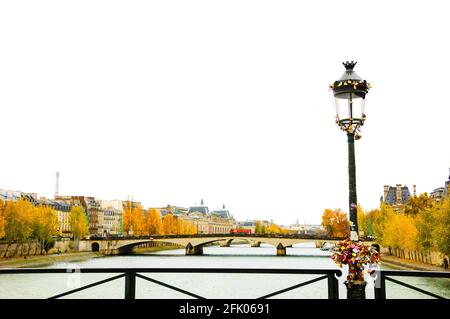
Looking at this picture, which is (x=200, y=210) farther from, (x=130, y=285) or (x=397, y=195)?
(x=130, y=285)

---

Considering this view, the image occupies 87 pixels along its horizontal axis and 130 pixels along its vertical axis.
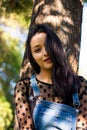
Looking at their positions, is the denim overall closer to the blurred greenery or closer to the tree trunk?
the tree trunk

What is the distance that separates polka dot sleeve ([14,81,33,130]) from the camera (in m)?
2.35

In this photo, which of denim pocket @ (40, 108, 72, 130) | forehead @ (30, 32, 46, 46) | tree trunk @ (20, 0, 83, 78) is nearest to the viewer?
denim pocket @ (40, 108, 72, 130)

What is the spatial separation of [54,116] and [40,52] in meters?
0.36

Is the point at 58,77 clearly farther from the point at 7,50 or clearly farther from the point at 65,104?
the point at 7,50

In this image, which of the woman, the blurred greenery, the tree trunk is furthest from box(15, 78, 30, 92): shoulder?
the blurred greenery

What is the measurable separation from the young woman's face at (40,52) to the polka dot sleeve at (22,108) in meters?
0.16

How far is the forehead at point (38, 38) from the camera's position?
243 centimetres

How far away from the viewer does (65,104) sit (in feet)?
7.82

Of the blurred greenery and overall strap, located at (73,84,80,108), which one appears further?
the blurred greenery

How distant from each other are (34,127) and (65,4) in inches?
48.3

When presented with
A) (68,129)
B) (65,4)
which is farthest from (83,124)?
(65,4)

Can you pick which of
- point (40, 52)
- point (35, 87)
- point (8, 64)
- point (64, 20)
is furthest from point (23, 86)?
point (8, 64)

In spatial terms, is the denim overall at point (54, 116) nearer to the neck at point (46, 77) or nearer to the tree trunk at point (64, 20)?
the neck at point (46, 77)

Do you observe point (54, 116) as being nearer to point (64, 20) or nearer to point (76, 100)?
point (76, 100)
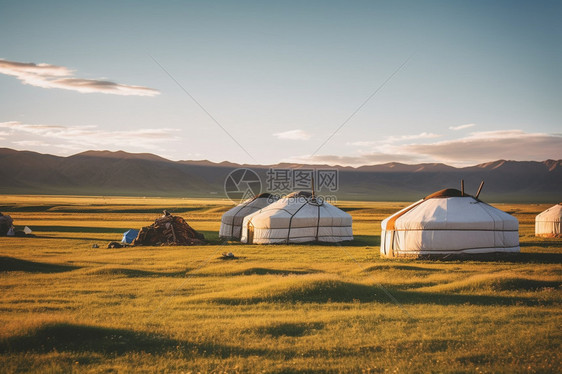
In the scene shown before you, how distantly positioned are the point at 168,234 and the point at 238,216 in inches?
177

...

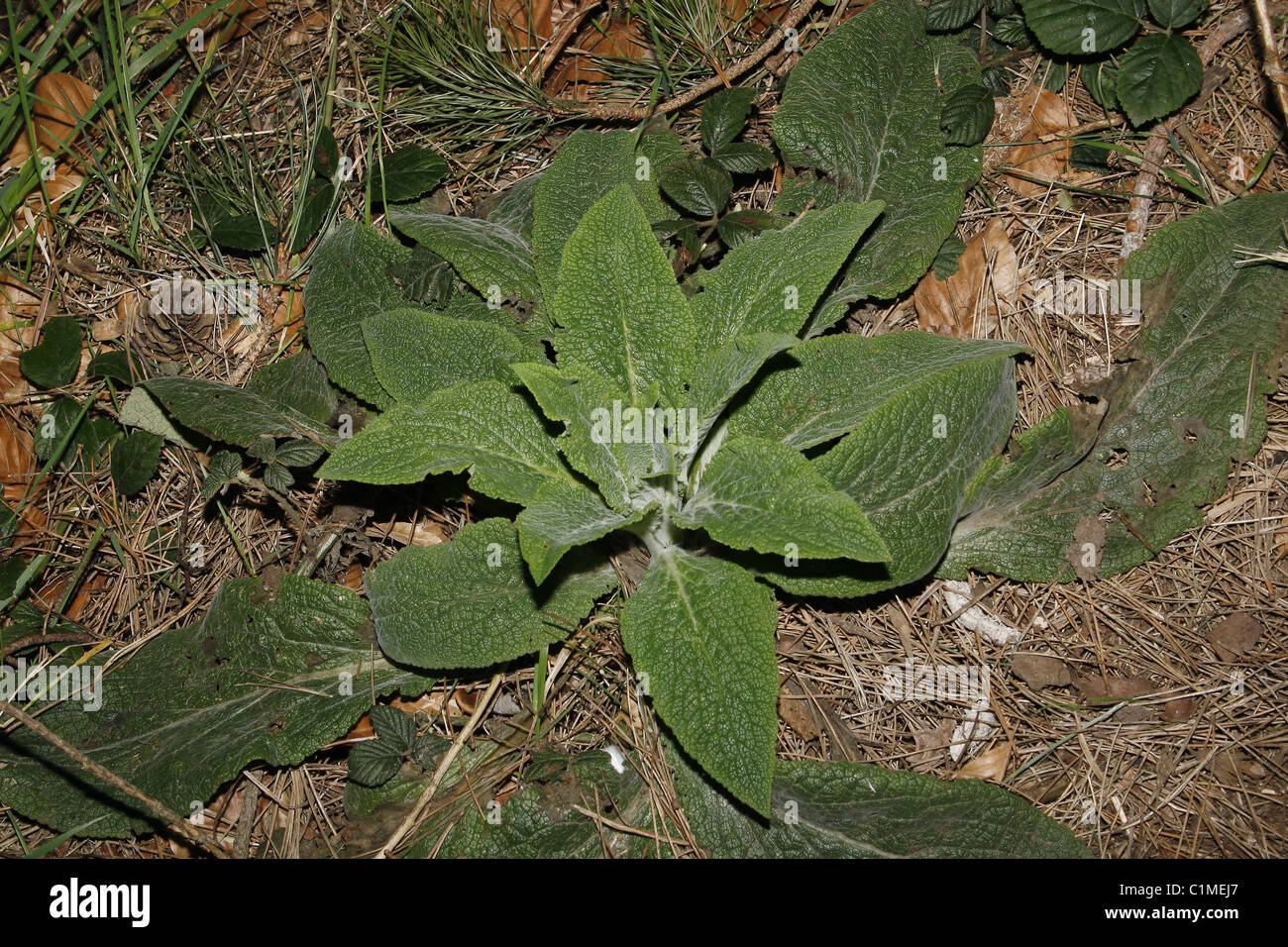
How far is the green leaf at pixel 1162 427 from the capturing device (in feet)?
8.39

• [Challenge]:
Find each line in the material above that contains the word "greenery" and copy those lines out.

• [Worked answer]:
Looking at their positions, is the denim overall closer to the blurred greenery or closer to the tree trunk?
In this image, which of the woman, the blurred greenery, the tree trunk is furthest from box(15, 78, 30, 92): shoulder?
the blurred greenery
Of the blurred greenery and overall strap, located at (73,84,80,108), which one appears further?
the blurred greenery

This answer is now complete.